- What is expected -
Copy the listing below verbatim, leaving every line unchanged.

- Dataset records -

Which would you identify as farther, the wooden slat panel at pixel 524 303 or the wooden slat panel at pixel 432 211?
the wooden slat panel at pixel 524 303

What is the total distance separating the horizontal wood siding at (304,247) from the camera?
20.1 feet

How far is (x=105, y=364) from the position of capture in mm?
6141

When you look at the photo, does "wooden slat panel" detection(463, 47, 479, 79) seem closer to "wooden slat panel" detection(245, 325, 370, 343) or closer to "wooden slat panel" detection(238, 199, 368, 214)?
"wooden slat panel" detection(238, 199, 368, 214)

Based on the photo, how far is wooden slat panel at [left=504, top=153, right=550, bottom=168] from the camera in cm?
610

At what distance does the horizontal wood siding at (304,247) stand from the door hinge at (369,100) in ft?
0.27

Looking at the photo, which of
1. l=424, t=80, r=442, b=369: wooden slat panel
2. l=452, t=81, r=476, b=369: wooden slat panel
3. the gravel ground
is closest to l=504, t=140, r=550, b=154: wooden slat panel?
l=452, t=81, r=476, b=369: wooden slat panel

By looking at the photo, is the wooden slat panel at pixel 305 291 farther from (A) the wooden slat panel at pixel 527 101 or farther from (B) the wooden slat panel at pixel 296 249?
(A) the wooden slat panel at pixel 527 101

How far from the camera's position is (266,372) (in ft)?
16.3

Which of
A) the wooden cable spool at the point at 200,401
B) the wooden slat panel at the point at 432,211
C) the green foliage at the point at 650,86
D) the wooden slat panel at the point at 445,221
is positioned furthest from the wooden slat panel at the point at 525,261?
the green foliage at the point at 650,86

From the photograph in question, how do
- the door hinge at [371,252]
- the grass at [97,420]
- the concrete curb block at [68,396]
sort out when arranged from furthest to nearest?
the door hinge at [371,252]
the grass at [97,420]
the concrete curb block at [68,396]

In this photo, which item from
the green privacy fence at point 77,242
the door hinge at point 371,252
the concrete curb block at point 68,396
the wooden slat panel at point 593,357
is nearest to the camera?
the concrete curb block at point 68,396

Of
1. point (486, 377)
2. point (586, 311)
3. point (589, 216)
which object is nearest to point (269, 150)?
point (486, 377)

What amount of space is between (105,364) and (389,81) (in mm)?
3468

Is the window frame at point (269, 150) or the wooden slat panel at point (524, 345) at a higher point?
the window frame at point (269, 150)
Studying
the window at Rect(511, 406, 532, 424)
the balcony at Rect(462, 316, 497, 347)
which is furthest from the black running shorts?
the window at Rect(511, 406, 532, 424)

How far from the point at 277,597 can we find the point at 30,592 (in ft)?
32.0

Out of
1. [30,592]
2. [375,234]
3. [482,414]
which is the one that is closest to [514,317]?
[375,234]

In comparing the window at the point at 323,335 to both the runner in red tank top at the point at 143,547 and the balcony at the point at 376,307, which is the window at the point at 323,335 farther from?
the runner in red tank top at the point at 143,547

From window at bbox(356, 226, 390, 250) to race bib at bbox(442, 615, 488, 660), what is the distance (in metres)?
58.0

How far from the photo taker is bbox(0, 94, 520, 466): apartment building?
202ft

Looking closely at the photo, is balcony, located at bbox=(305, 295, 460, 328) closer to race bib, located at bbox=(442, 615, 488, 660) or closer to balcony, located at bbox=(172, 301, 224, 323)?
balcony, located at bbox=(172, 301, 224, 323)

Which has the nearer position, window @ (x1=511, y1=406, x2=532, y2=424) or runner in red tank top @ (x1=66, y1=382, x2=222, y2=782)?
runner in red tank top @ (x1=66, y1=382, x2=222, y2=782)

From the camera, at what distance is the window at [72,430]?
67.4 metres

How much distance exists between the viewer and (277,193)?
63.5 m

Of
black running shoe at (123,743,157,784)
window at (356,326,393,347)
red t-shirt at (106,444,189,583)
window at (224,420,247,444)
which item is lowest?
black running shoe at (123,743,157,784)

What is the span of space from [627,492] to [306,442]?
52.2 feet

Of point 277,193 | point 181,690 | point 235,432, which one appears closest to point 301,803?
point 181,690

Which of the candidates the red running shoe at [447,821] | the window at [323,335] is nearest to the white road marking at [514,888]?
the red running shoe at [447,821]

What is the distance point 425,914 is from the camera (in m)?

- The response -
Which would you identify as farther, the wooden slat panel at pixel 524 303 or the wooden slat panel at pixel 432 211?
the wooden slat panel at pixel 524 303

What is the total distance separating the horizontal wood siding at (304,247) from the camera?
20.1 feet

How far is (x=105, y=364) from the position of capture in mm?
6141

When you look at the photo, does "wooden slat panel" detection(463, 47, 479, 79) seem closer to "wooden slat panel" detection(245, 325, 370, 343) or closer to "wooden slat panel" detection(238, 199, 368, 214)?
"wooden slat panel" detection(238, 199, 368, 214)

Based on the photo, how far is wooden slat panel at [left=504, top=153, right=550, bottom=168] from the camera in cm?
610

At what distance does the horizontal wood siding at (304,247) stand from the door hinge at (369,100) in ft?
0.27

Looking at the photo, which of
1. l=424, t=80, r=442, b=369: wooden slat panel
2. l=452, t=81, r=476, b=369: wooden slat panel
3. the gravel ground
is closest to l=504, t=140, r=550, b=154: wooden slat panel?
l=452, t=81, r=476, b=369: wooden slat panel

By looking at the photo, is the wooden slat panel at pixel 305 291 farther from (A) the wooden slat panel at pixel 527 101 or farther from (B) the wooden slat panel at pixel 296 249?
(A) the wooden slat panel at pixel 527 101

How far from the camera's position is (266,372) (in ft)?
16.3

Which of
A) the wooden cable spool at the point at 200,401
B) the wooden slat panel at the point at 432,211
C) the green foliage at the point at 650,86
D) the wooden slat panel at the point at 445,221
is positioned furthest from the wooden slat panel at the point at 525,261?
the green foliage at the point at 650,86

From the photograph in question, how do
- the door hinge at [371,252]
- the grass at [97,420]
- the concrete curb block at [68,396]
sort out when arranged from furthest to nearest?
the door hinge at [371,252]
the grass at [97,420]
the concrete curb block at [68,396]

In this photo, which item from
the green privacy fence at point 77,242
the door hinge at point 371,252
the concrete curb block at point 68,396
the wooden slat panel at point 593,357
is nearest to the camera?
the concrete curb block at point 68,396

Of
1. point (486, 377)
2. point (586, 311)
3. point (589, 216)
which object is nearest to point (269, 150)?
point (486, 377)

What amount of space is between (105,364) and (389,81) (in mm)?
3468

Is the window frame at point (269, 150) or the wooden slat panel at point (524, 345) at a higher point?
the window frame at point (269, 150)
Studying
the window at Rect(511, 406, 532, 424)
the balcony at Rect(462, 316, 497, 347)
which is furthest from the black running shorts?
the window at Rect(511, 406, 532, 424)

How far from the point at 277,597 can we find the point at 30,592 (in ft)?
32.0

Out of
1. [30,592]
2. [375,234]
3. [482,414]
which is the one that is closest to [514,317]?
[375,234]

In comparing the window at the point at 323,335 to both the runner in red tank top at the point at 143,547 and the balcony at the point at 376,307, which is the window at the point at 323,335 farther from?
the runner in red tank top at the point at 143,547

From window at bbox(356, 226, 390, 250) to race bib at bbox(442, 615, 488, 660), what is the distance (in metres)?
58.0

How far from the photo taker is bbox(0, 94, 520, 466): apartment building?
202ft

Looking closely at the photo, is balcony, located at bbox=(305, 295, 460, 328) closer to race bib, located at bbox=(442, 615, 488, 660) or closer to balcony, located at bbox=(172, 301, 224, 323)?
balcony, located at bbox=(172, 301, 224, 323)

Which has the nearer position, window @ (x1=511, y1=406, x2=532, y2=424) or runner in red tank top @ (x1=66, y1=382, x2=222, y2=782)?
runner in red tank top @ (x1=66, y1=382, x2=222, y2=782)

From the camera, at what distance is the window at [72,430]?
67.4 metres

How much distance exists between the viewer and (277,193)?
63.5 m

Of
black running shoe at (123,743,157,784)
window at (356,326,393,347)
red t-shirt at (106,444,189,583)
window at (224,420,247,444)
which item is lowest?
black running shoe at (123,743,157,784)

What is the span of space from [627,492] to [306,442]?
52.2 feet

Of point 277,193 | point 181,690 | point 235,432, which one appears closest to point 301,803?
point 181,690

Which of the candidates the red running shoe at [447,821] | the window at [323,335] is nearest to the white road marking at [514,888]?
the red running shoe at [447,821]

What is the distance point 425,914 is from the camera (in m)?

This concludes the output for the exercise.